======== Input data ========
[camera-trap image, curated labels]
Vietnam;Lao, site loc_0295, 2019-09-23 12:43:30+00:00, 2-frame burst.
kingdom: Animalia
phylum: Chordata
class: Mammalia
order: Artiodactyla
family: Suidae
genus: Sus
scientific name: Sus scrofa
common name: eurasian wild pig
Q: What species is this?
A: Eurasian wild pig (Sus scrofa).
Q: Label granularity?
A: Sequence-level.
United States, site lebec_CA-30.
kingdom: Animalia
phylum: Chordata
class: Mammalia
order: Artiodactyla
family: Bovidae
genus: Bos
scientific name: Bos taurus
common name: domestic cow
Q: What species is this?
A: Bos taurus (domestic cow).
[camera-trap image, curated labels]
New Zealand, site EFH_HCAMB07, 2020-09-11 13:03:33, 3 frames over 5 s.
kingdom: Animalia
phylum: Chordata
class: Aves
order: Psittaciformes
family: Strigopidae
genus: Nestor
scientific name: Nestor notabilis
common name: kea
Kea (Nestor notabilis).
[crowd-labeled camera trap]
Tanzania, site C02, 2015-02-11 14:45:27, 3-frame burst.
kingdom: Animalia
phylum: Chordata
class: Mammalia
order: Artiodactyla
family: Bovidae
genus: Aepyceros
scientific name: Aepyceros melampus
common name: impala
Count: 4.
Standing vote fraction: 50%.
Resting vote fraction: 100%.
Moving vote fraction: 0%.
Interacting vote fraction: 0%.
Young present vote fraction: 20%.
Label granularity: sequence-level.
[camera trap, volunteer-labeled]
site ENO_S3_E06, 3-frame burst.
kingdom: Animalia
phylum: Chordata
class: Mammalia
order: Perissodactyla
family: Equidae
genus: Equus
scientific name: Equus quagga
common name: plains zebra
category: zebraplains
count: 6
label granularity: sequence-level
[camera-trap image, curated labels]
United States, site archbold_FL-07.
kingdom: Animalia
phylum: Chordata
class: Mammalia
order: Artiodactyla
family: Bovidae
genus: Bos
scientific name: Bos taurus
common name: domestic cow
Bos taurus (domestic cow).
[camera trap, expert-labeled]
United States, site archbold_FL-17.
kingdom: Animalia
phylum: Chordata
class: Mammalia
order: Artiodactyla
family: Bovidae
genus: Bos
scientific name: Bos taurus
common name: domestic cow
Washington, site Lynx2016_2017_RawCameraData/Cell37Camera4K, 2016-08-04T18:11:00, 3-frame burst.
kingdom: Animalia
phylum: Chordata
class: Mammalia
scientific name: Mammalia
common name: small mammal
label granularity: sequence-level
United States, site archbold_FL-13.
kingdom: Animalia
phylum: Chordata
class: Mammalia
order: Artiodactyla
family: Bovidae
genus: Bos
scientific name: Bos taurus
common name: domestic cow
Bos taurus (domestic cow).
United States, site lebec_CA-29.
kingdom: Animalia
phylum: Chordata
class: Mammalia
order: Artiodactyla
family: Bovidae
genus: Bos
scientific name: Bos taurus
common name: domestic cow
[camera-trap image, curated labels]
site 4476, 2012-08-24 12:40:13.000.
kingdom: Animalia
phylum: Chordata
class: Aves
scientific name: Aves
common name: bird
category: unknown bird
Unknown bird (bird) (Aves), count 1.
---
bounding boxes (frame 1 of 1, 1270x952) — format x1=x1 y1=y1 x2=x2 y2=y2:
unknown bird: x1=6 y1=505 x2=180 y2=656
========
- **Brief**
Show me all lines in the records that contain "level".

- **Completed task**
A: Sequence-level.
Label granularity: sequence-level.
label granularity: sequence-level
label granularity: sequence-level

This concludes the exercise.